RAW DATA —
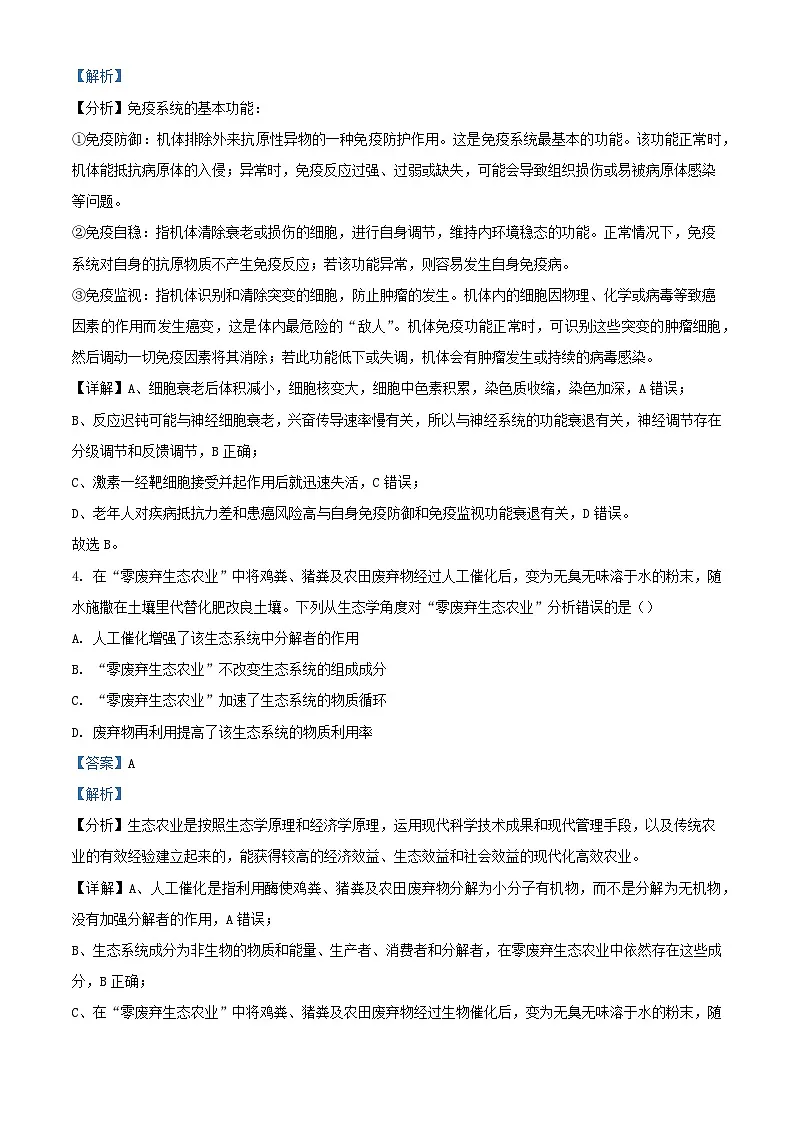 云南省曲靖市2024届高三生物上学期第一次教学质量监测一模试题含解析第3页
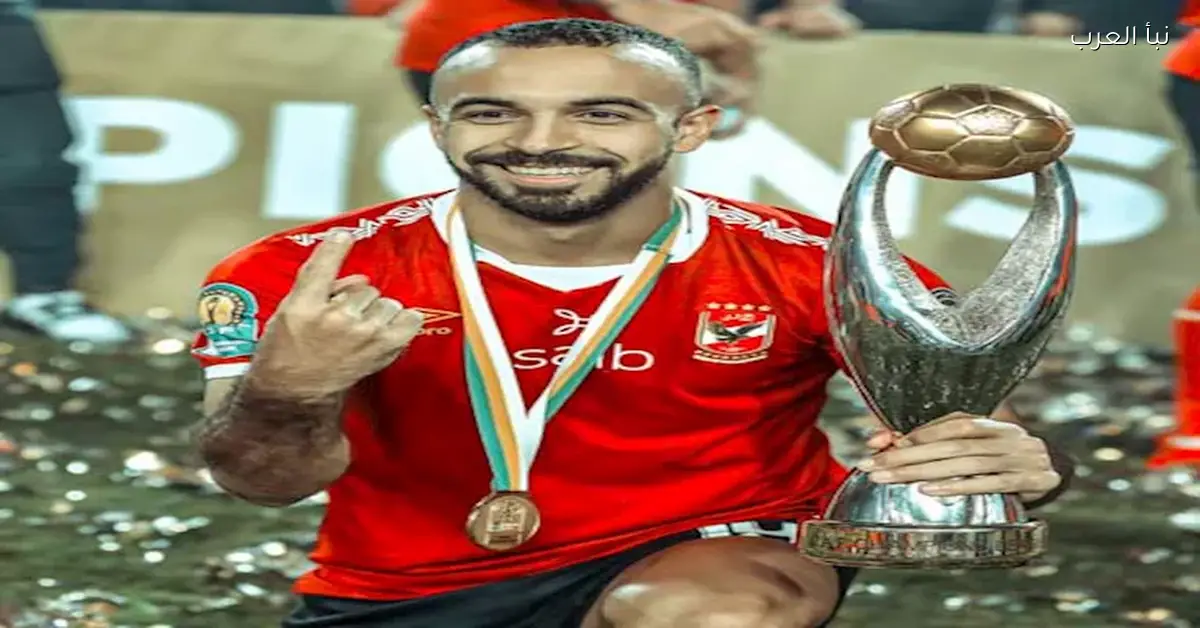 الأهلي يعلن رسميا انتقال محمد مجدي أفشة إلى الاتحاد السكندري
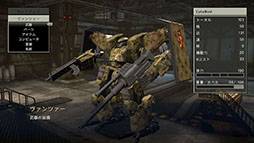 ꡼ No.010 | PCPSXboxǡ֥եȥߥå : ᥤ꡼3ͤλŸŸʪ̣廊SRPG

WHAT TO WORK ON — From the listing, extract all text exactly as given and drop any picture.

ANSWER TO THE PROBLEM —
 云南省曲靖市2024届高三生物上学期第一次教学质量监测一模试题含解析第3页
 الأهلي يعلن رسميا انتقال محمد مجدي أفشة إلى الاتحاد السكندري
 ꡼ No.010 | PCPSXboxǡ֥եȥߥå : ᥤ꡼3ͤλŸŸʪ̣廊SRPG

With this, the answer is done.